I am looking at getting into the repro hobby, 2600, NES, SNES, Genesis. I already have a bunch of the tools I need, soldering equipment, donor carts, gamebit, ect. What I dont have is alot of the eprom experience. I used to work in an import store that did chips for psx, dreamcast, ps2, ect. I ran the programmer there a few times, but the chips (which I don't know what kinds were used) were all preselected and the software was all stock, I never touched it. Anyway I am a quick learner with this stuff given the proper tutorial and I think I found enough info to get started and some here. My question however is this, I need an eprom burner, I don't have too much money. I was looking at this one.
TOP853 USB Universal Programmer EPROM MCU GAL PIC
It is on ebay for about 60 bucks, and I know that it will not do SNES EPROM chips, so here is what I am trying to find out. Will it do NES chips? If it doesnt it is rather useless to me.
Also I want to know if it is possible to do flash chips instead of eprom for snes carts, because it appears this can do the flash roms just fine. (though as I said, I am new to the eprom programming) I figure if that is the case than I could use this to burn flash and install them into the snes carts, little more expensive for the chips I imagine, potentially more unstale, but I can save on the burner.
Thanks for the help in advance.
Actually, SNES uses the same kind of ROM chips as NES. Really the only difference is the memory size of the chip. SNES may require a faster speed rating, but that won't be a problem unless you're using some antique chips. For chips in DIP-32 package, largest sizes are 1024kB for EPROM and 512kB for FlashROM. Larger Flash chips are always surface-mount, and will require an adapter to program (plus some creative soldering tricks to wire it up to a standard NES/SNES board). I don't know about any larger EPROMs.
maybe i should bail on the flash idea then. ok, I looked over the list of eproms and it appears it can burn them, but it cant do anything over 5v, which I hear may be a problem. What voltage are the chips, I see Willem has a usb burner for around 100 that can be plugged into AC and does 6.5v (it mentions something on the site about it doing higher, nice of them to actually give me an exact number) Does anyone use the Willem USB for nes/snes/genesis? I heard you need a 16 bit adapter for anything over NES, ill look into that later, I wanna start lite.
Thanks
I'd highly reccomend a Willem Programmer if you have the parallel port it requires. Excellent bang for the buck. If not, there are USB models floating around, but they cost more. Either way, great programmer.
If I'm not mistaken, EPROMs also require an ultraviolet light thingy to erase. What you'll want is EEPROMs (the extra E means they can be electrically erased). Or you could purchase the ultraviolet eraser device, but that adds to cost and if you don't have one on hand isn't really worth it.
The 16bit adapter is for 16bit eproms. Sega Genesis uses 16bit maskroms. NES and SNES use 8bit maskroms. Thus you do not need that adapter for those.

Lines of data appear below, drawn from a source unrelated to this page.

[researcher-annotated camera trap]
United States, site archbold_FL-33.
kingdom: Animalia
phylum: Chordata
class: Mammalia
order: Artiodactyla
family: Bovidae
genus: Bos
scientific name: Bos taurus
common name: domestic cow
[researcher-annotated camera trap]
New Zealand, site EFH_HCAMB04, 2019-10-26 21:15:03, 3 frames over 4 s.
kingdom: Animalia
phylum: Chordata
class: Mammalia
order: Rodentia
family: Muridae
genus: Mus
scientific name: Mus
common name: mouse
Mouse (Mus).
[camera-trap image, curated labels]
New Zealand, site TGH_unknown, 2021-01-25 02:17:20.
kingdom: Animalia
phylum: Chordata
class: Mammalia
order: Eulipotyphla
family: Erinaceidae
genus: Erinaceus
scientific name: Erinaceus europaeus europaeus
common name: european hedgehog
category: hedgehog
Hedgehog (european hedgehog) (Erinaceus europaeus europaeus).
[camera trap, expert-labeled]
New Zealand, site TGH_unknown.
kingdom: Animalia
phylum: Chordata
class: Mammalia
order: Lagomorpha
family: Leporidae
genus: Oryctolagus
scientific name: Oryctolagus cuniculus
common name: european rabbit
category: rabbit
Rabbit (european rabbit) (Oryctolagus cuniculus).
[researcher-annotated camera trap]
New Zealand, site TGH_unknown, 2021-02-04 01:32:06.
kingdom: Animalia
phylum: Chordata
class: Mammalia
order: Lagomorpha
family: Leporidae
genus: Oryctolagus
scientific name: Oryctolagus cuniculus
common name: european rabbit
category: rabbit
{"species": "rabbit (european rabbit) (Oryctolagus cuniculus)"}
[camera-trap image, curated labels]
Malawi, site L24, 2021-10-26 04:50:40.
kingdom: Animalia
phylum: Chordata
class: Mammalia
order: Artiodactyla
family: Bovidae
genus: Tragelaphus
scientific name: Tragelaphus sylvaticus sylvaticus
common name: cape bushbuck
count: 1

The other thing is any SNES game over 1 megabyte is going to be a bit of a challenge because you won't be able to do a straight forward chip swap as there are no 8bit dip eproms over 1 megabyte that you will find today. Often people will take 4 of the 1 megabyte chips as well as using another IC to select the correct ROM so you can stack them together to more or less make a 4 megabyte ROM. It doesn't look pretty though.
MottZilla wrote:
Often people will take 4 of the 1 megabyte chips as well as using another IC to select the correct ROM so you can stack them together to more or less make a 4 megabyte ROM. It doesn't look pretty though.
I saw one of these "stack" boards in the video about the making of
Donkey Kong Country that
Nintendo Power sent to subscribers.
What's the password?
Actually, from what I understand, EEPROMs (besides serial ones, which are really popular) are pretty much obsolete. Seems like parallel EEPROMs get built into microcontrollers like PICs and such, and that's about it as far as I know.
Since he mentioned making reproductions, in that case you don't really need to erase the chips (especially keeping in mind you can't fit an IC socket inside a cart case, at least not on NES and probably not on most systems), you might as well use OTP (one-time-programmable) EPROMs and permanently solder it in there.
Part number prefixes:
27xxx - EPROM
28xxx - EEPROM
29xxx - FlashROM
Though if I understand correctly, I think some FlashROMs also start with 28xxx, confusingly.